Nasce la collana «I quaderni di Regalpetra» curata dal nipote Vito Catalano
«Una conversazione a Palermo con Leonardo Sciascia». Questo scritto di Ian Thomson (tradotto e curato da Adele Maria Troisi) è il primo de «I quaderni di Regalpetra», una nuova pregevole collana edita da Rubbettino. Appuntamento imperdibile per chi ama Sciascia. Per chi lo avverte vicino, fraterno nella ragione. Il volume dà conto dell’incontro, seguito a uno scambio epistolare, tra lui e il giornalista del «London Magazine» Ian Thomson. Un lungo colloquio, iniziato alle 14:00 di un giorno d’inverno alla fine del 1985. Il luogo è la casa palermitana dello scrittore. Per l’ospite, l’impatto è fulminante: «La porta di casa Sciascia è già aperta quando esco dall’ascensore. È in piedi, curioso incrocio tra Albert Camus e Humphrey Bogart, accanto a un portaombrelli che contiene una nutrita collezione di bastoni dal pomo d’argento. Indossa un abito di sartoria di serge grigio con una vivace cravatta rossa». Nello studio, oggetti vittoriani e Art Nouveau. Una chaise longue. Il pacchetto di sigarette Benson & Hedges. Viene offerto il caffè.
Il dialogo si avvia sotto un cielo di pagine scritte, accese dai valori e dagli ideali più cari a Sciascia, quelli «tipicamente voltairiani»: la Libertà, la Ragione, la Giustizia. Numi allegorici che contemplano un mondo in affanno.
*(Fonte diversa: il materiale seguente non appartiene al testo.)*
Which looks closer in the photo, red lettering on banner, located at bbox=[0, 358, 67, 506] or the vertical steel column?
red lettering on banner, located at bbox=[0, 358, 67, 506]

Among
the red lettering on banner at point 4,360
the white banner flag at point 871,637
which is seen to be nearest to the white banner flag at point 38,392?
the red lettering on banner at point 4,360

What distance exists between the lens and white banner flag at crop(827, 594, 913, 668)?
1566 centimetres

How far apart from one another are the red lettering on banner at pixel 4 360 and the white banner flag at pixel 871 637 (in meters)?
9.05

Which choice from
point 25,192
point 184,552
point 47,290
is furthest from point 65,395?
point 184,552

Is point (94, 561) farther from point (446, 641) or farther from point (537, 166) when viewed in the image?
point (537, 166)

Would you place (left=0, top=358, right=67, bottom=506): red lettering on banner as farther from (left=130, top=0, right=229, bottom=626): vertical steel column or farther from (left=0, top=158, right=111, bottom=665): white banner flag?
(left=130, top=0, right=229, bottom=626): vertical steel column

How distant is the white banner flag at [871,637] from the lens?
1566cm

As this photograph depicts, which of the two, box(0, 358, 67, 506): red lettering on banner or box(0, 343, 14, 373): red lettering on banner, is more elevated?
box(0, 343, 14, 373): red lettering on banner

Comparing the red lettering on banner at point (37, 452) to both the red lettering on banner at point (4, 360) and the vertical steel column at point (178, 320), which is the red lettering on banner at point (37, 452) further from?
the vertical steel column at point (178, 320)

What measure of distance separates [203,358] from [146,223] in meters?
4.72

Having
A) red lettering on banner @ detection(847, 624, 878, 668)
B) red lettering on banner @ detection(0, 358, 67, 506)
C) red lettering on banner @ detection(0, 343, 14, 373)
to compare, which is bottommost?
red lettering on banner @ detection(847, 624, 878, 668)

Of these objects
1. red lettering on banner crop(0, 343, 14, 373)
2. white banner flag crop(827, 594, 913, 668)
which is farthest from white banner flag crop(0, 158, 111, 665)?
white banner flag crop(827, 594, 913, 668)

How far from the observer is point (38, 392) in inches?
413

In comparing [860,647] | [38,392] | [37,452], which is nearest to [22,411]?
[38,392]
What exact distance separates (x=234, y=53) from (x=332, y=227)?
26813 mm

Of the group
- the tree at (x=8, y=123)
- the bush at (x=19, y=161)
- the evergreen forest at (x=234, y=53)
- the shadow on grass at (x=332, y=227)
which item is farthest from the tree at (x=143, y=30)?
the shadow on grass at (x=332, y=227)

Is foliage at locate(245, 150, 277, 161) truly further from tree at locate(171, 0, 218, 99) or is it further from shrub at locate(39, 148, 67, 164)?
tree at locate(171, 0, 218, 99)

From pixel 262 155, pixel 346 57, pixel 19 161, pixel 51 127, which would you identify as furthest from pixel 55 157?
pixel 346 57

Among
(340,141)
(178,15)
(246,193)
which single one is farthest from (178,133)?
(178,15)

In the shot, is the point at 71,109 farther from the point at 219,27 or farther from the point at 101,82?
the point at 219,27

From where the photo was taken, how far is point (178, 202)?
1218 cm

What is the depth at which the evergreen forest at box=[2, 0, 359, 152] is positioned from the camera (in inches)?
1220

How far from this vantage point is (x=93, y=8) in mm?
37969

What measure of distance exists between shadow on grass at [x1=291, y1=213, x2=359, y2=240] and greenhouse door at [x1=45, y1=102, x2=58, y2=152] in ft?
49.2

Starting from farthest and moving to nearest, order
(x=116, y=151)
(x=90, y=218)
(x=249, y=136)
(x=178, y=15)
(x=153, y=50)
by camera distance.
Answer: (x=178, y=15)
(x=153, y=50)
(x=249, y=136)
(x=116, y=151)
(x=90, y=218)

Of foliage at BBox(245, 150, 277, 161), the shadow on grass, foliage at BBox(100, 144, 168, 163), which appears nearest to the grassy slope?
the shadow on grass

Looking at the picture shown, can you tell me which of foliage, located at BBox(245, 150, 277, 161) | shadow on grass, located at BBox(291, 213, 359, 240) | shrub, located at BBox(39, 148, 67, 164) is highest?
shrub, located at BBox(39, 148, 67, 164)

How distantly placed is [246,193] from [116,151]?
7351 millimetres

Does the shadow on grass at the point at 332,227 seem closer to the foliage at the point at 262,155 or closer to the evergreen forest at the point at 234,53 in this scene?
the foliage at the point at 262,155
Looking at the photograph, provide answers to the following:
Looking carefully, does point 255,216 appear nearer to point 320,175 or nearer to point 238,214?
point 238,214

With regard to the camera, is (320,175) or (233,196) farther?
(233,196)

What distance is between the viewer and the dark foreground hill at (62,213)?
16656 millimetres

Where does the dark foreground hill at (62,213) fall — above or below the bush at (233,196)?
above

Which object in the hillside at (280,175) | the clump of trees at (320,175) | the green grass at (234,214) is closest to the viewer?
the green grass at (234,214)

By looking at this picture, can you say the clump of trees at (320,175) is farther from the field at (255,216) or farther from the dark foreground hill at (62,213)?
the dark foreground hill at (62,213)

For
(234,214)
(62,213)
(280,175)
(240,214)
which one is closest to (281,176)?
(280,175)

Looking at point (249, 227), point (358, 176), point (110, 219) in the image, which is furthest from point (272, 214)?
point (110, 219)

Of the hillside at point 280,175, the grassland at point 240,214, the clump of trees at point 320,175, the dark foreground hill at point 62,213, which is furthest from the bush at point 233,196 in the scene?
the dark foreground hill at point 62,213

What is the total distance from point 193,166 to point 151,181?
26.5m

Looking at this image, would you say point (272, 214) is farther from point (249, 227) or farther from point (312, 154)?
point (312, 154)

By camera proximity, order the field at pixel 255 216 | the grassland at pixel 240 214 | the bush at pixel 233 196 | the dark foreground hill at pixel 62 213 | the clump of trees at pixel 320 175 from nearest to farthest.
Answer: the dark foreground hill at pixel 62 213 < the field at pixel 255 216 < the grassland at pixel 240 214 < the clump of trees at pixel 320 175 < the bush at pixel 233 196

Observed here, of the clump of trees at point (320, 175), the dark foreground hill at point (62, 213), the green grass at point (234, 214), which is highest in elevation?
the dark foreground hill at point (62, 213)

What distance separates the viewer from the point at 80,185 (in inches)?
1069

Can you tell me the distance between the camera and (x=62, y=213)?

In un Paese dove il negativo è «talmente diffuso che nessuno se ne accorge», corre l’obbligo di alzare il velo, nel solco di quel «brutale realismo» della migliore tradizione narrativa siciliana. L’isola legame da sempre: «io sono nato qui, in Sicilia, e di conseguenza sono condannato ad amare quest’isola, anche se a volte mi prende un folle desiderio di non morirci: quasi a compensare, se volete, il fatto di esserci nato». Emerge l’orgoglio di avere inserito Pirandello nel romanzo poliziesco, in quelle prodigiose misture che tengono in pugno il lettore: «insieme di dubbio, ambiguità-relatività se vogliamo seguire le teorie di Einstein». La conversazione è occasione per un fuoco d’artificio di idee. Da ognuna gemma la successiva. Sciascia ammira l’«intelligenza lucida e visionaria» di Poe e dichiara che Diderot e Voltaire, che ha letti da giovanissimo, sono stati per lui «come una boccata d’aria fresca nel mondo fetido dello zolfo». Alla Francia del Settecento riconosce «sensibilità», «vivacità», «luminosità». Sostiene che la ragione, «arma più efficace che abbiamo per rimediare ai mali di questo mondo», va temperata «da una sana dose di scetticismo. Il dubbio è l’origine della saggezza». Ne «I promessi sposi» legge una «favola realmente disperata a proposito delle complicità del potere». Osserva con acutezza: «l’intera Lombardia, probabilmente, oggi soffrirebbe degli stessi problemi della Sicilia, se ai tempi di Manzoni fosse rimasta sotto il dominio spagnolo, anziché passare sotto gli austriaci». E chiosa, sulfureo: «La Storia opera in modi strani e misteriosi».